**GIVEN TASK:** Your task is to write out the lines from the line containing "What is the distance from" through the last line of the material, exactly.

**SOURCE DATA:**
______

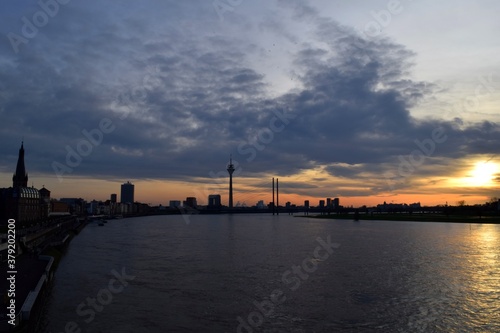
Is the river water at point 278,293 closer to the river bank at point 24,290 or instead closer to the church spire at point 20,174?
the river bank at point 24,290

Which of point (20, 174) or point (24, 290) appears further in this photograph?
point (20, 174)

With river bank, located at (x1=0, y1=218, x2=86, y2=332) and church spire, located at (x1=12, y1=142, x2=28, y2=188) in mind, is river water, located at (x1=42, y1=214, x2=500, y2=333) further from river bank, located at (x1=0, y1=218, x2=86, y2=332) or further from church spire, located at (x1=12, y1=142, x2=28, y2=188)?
church spire, located at (x1=12, y1=142, x2=28, y2=188)

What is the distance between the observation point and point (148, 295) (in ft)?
91.2

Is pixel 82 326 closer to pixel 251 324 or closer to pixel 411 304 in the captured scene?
pixel 251 324

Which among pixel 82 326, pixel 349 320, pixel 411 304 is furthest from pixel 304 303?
pixel 82 326

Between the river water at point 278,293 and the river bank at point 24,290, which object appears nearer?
the river bank at point 24,290

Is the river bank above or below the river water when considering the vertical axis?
above

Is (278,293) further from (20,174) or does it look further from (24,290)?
(20,174)

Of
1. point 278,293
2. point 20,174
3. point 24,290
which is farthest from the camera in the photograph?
point 20,174

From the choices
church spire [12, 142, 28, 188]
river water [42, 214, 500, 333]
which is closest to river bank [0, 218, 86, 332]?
river water [42, 214, 500, 333]

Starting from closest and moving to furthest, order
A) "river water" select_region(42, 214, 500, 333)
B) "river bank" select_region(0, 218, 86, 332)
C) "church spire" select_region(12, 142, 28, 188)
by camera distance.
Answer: "river bank" select_region(0, 218, 86, 332), "river water" select_region(42, 214, 500, 333), "church spire" select_region(12, 142, 28, 188)

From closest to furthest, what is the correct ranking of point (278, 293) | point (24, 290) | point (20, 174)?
point (24, 290), point (278, 293), point (20, 174)

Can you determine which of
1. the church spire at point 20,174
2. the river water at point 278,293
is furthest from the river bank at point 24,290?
the church spire at point 20,174

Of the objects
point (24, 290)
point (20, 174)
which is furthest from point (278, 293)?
point (20, 174)
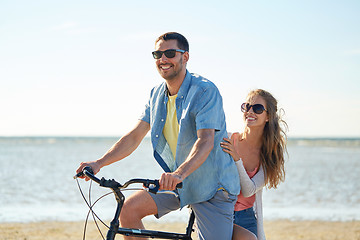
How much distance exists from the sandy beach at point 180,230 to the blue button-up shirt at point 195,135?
483 centimetres

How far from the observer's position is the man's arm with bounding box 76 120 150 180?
11.8 feet

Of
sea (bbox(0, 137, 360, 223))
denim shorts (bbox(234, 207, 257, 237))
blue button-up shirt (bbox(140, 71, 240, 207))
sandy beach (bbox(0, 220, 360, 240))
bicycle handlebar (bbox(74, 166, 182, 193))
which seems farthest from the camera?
sea (bbox(0, 137, 360, 223))

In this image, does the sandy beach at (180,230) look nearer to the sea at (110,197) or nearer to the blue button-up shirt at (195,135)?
the sea at (110,197)

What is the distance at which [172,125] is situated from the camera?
3600 mm

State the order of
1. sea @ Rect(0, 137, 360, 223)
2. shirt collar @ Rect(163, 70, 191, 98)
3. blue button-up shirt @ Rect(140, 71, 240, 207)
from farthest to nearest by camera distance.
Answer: sea @ Rect(0, 137, 360, 223) → shirt collar @ Rect(163, 70, 191, 98) → blue button-up shirt @ Rect(140, 71, 240, 207)

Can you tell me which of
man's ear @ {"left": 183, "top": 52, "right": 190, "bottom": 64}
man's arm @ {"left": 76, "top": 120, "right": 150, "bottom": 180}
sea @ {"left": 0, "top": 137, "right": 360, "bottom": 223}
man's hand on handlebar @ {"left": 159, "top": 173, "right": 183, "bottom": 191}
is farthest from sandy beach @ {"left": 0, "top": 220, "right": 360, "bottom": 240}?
man's hand on handlebar @ {"left": 159, "top": 173, "right": 183, "bottom": 191}

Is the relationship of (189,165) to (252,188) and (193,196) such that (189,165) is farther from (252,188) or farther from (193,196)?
(252,188)

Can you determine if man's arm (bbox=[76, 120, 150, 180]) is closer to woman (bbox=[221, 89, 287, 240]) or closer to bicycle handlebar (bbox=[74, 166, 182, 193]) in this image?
bicycle handlebar (bbox=[74, 166, 182, 193])

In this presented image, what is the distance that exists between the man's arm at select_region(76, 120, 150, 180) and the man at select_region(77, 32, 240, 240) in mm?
11

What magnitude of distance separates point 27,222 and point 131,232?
6291 millimetres

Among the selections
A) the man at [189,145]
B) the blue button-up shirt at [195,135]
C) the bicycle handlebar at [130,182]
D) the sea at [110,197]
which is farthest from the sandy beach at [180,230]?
the bicycle handlebar at [130,182]

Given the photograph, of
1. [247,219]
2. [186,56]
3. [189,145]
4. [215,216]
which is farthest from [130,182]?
[247,219]

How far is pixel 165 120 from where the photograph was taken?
362 centimetres

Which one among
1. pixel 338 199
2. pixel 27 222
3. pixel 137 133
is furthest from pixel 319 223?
pixel 137 133
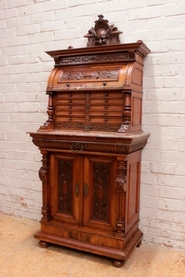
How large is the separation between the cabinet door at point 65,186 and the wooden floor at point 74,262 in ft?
0.98

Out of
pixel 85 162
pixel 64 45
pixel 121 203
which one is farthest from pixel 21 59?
pixel 121 203

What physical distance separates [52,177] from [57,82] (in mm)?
809

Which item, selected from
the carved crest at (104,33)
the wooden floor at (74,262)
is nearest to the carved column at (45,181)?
the wooden floor at (74,262)

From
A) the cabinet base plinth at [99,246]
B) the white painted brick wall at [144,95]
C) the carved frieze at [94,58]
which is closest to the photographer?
the cabinet base plinth at [99,246]

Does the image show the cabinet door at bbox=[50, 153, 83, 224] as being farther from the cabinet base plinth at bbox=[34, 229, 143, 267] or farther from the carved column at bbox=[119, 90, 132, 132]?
the carved column at bbox=[119, 90, 132, 132]

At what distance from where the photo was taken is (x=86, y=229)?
7.15 feet

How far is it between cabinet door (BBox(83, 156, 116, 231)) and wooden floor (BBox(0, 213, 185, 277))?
288 mm

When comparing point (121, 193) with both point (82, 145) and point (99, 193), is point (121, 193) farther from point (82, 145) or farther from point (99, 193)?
point (82, 145)

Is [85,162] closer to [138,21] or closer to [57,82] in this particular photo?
[57,82]

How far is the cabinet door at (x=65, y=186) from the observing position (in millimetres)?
2195

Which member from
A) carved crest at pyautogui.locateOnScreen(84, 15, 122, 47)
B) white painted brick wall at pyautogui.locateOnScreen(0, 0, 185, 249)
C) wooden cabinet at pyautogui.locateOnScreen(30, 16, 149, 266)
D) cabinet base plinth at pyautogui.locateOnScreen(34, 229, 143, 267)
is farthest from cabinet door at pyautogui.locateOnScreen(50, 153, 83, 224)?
carved crest at pyautogui.locateOnScreen(84, 15, 122, 47)

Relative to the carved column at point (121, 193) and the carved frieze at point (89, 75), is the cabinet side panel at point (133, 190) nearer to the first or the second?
the carved column at point (121, 193)

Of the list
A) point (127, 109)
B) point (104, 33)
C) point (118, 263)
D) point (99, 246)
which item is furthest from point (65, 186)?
point (104, 33)

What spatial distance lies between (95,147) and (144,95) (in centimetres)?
69
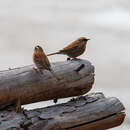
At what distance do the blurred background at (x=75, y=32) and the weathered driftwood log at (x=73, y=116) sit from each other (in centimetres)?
155

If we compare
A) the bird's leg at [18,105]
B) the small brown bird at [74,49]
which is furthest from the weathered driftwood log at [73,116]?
the small brown bird at [74,49]

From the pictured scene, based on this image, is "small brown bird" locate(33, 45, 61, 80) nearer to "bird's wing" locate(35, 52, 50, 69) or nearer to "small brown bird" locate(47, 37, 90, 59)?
"bird's wing" locate(35, 52, 50, 69)

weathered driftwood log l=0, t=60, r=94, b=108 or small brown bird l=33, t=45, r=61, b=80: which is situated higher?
small brown bird l=33, t=45, r=61, b=80

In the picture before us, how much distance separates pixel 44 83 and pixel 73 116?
412mm

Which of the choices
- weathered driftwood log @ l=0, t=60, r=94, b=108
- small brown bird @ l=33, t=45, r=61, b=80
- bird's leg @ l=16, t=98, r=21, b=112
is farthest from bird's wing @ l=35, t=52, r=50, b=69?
bird's leg @ l=16, t=98, r=21, b=112

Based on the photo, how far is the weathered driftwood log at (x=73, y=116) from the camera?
4238mm

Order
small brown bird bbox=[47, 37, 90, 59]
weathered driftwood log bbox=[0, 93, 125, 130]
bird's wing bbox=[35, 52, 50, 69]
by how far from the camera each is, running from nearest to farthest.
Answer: weathered driftwood log bbox=[0, 93, 125, 130]
bird's wing bbox=[35, 52, 50, 69]
small brown bird bbox=[47, 37, 90, 59]

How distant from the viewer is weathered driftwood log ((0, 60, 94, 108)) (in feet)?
14.5

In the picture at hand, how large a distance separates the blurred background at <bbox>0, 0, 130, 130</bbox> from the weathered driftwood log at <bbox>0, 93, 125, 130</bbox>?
5.08ft

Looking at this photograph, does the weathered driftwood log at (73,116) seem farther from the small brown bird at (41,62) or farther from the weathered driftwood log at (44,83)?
the small brown bird at (41,62)

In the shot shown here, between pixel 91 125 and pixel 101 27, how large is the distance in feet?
15.8

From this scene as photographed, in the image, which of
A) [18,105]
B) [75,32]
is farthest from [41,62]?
[75,32]

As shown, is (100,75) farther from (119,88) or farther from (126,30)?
(126,30)

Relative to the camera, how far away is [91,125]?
15.0ft
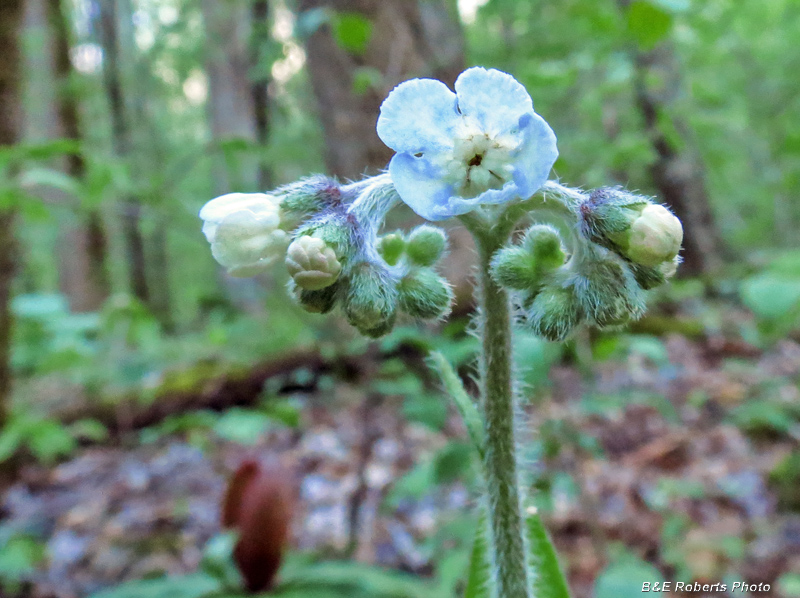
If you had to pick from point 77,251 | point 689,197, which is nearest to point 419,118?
point 689,197

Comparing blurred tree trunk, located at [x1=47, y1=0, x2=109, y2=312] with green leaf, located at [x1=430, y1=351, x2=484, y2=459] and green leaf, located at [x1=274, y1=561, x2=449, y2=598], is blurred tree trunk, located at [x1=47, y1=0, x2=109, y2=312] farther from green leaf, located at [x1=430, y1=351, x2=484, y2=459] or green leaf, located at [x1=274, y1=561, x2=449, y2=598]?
green leaf, located at [x1=430, y1=351, x2=484, y2=459]

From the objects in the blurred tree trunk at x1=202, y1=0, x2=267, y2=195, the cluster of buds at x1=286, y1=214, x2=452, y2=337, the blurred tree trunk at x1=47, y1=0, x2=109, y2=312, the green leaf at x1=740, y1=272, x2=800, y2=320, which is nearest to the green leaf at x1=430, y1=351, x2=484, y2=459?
the cluster of buds at x1=286, y1=214, x2=452, y2=337

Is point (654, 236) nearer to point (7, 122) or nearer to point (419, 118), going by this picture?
point (419, 118)

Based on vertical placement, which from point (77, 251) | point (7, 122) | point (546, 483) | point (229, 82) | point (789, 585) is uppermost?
point (229, 82)

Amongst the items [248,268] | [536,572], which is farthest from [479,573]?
[248,268]

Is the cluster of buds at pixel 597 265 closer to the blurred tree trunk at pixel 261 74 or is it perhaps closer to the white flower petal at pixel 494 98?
the white flower petal at pixel 494 98

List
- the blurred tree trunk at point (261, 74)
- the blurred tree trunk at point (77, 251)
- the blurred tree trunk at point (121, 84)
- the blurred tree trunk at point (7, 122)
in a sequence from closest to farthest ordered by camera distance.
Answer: the blurred tree trunk at point (7, 122)
the blurred tree trunk at point (261, 74)
the blurred tree trunk at point (77, 251)
the blurred tree trunk at point (121, 84)

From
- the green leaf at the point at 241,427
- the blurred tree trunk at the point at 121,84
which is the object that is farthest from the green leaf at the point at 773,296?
the blurred tree trunk at the point at 121,84
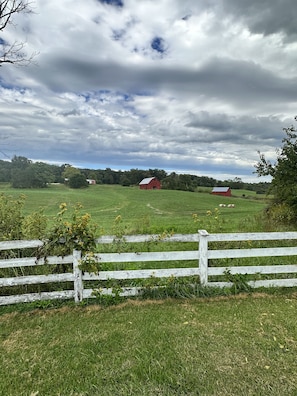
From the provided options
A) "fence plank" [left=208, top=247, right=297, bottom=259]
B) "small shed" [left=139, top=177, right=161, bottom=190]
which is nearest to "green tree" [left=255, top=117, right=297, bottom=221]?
"fence plank" [left=208, top=247, right=297, bottom=259]

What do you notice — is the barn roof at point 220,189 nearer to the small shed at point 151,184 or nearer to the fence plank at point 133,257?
the small shed at point 151,184

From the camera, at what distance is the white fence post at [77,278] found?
4.57 m

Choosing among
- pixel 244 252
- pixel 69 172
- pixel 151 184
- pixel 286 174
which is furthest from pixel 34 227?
pixel 151 184

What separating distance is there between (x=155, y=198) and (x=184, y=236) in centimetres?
3511

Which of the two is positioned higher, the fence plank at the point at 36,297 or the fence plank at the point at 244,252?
the fence plank at the point at 244,252

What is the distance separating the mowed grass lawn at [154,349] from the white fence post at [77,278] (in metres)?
0.20

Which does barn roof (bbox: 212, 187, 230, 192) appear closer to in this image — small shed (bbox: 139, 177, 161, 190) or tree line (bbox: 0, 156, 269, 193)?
tree line (bbox: 0, 156, 269, 193)

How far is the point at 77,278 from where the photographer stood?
4.60 meters

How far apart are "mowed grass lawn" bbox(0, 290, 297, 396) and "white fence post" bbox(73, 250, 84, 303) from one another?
0.20 m

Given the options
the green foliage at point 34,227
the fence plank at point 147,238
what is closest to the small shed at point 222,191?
the fence plank at point 147,238

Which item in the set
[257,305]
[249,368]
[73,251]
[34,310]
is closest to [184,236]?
[257,305]

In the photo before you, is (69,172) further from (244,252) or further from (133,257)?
(244,252)

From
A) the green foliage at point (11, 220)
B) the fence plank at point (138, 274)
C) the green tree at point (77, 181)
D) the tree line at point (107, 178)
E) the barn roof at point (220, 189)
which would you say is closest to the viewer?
the fence plank at point (138, 274)

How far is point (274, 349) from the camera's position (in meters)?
3.35
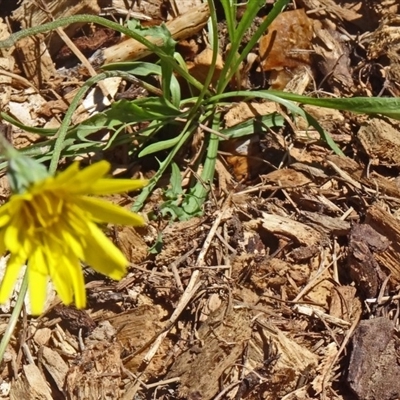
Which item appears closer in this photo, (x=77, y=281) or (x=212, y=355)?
(x=77, y=281)

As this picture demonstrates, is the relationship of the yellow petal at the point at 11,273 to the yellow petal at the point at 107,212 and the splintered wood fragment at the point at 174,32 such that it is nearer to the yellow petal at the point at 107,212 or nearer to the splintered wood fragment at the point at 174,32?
the yellow petal at the point at 107,212

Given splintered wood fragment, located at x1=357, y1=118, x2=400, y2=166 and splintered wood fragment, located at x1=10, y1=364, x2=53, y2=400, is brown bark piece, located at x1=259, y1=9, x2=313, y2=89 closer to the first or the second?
splintered wood fragment, located at x1=357, y1=118, x2=400, y2=166

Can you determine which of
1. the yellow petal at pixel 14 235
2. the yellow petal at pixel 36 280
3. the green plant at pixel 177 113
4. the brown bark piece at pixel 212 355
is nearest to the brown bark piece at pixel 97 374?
the brown bark piece at pixel 212 355

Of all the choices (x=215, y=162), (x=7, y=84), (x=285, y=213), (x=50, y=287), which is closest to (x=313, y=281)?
(x=285, y=213)

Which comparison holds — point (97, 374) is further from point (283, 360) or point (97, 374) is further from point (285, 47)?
point (285, 47)

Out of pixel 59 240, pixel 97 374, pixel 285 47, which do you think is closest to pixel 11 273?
pixel 59 240
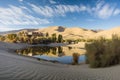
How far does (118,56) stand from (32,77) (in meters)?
8.60

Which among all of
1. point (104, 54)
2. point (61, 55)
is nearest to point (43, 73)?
point (104, 54)

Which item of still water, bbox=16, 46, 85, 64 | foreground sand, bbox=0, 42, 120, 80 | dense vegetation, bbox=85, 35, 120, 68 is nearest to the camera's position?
foreground sand, bbox=0, 42, 120, 80

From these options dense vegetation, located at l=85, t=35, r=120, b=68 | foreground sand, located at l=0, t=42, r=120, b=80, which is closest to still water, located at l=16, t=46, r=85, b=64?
dense vegetation, located at l=85, t=35, r=120, b=68

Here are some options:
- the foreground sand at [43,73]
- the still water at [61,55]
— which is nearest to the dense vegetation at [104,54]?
the foreground sand at [43,73]

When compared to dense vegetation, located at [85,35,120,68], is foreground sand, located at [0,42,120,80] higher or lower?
lower

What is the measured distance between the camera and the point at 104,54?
14258 mm

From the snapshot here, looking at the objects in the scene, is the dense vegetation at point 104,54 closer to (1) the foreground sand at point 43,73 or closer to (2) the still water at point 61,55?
(1) the foreground sand at point 43,73

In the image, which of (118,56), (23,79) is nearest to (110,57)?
(118,56)

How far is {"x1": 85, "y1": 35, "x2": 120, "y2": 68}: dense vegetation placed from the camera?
46.2 feet

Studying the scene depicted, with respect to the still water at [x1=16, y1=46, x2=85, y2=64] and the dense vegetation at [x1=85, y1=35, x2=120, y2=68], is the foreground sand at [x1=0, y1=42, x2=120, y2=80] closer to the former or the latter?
the dense vegetation at [x1=85, y1=35, x2=120, y2=68]

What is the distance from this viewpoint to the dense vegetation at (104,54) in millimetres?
14095

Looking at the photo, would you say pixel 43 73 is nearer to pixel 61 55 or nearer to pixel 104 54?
pixel 104 54

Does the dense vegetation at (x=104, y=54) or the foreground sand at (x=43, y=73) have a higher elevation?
the dense vegetation at (x=104, y=54)

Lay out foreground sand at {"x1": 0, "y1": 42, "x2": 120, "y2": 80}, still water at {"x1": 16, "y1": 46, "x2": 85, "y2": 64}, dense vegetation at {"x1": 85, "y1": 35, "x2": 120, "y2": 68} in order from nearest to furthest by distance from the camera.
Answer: foreground sand at {"x1": 0, "y1": 42, "x2": 120, "y2": 80}
dense vegetation at {"x1": 85, "y1": 35, "x2": 120, "y2": 68}
still water at {"x1": 16, "y1": 46, "x2": 85, "y2": 64}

______

**EXERCISE ANSWER:**
What is the distance from this viewpoint to the dense vegetation at (104,54) in millimetres?
14095

Looking at the photo, would you say pixel 43 73 is nearer to pixel 61 55 or nearer to pixel 104 54?
pixel 104 54

Does the dense vegetation at (x=104, y=54) or the foreground sand at (x=43, y=73) have a higher elevation?
the dense vegetation at (x=104, y=54)

Lay out foreground sand at {"x1": 0, "y1": 42, "x2": 120, "y2": 80}, still water at {"x1": 16, "y1": 46, "x2": 85, "y2": 64}, dense vegetation at {"x1": 85, "y1": 35, "x2": 120, "y2": 68} in order from nearest to furthest by distance from the camera.
Answer: foreground sand at {"x1": 0, "y1": 42, "x2": 120, "y2": 80}
dense vegetation at {"x1": 85, "y1": 35, "x2": 120, "y2": 68}
still water at {"x1": 16, "y1": 46, "x2": 85, "y2": 64}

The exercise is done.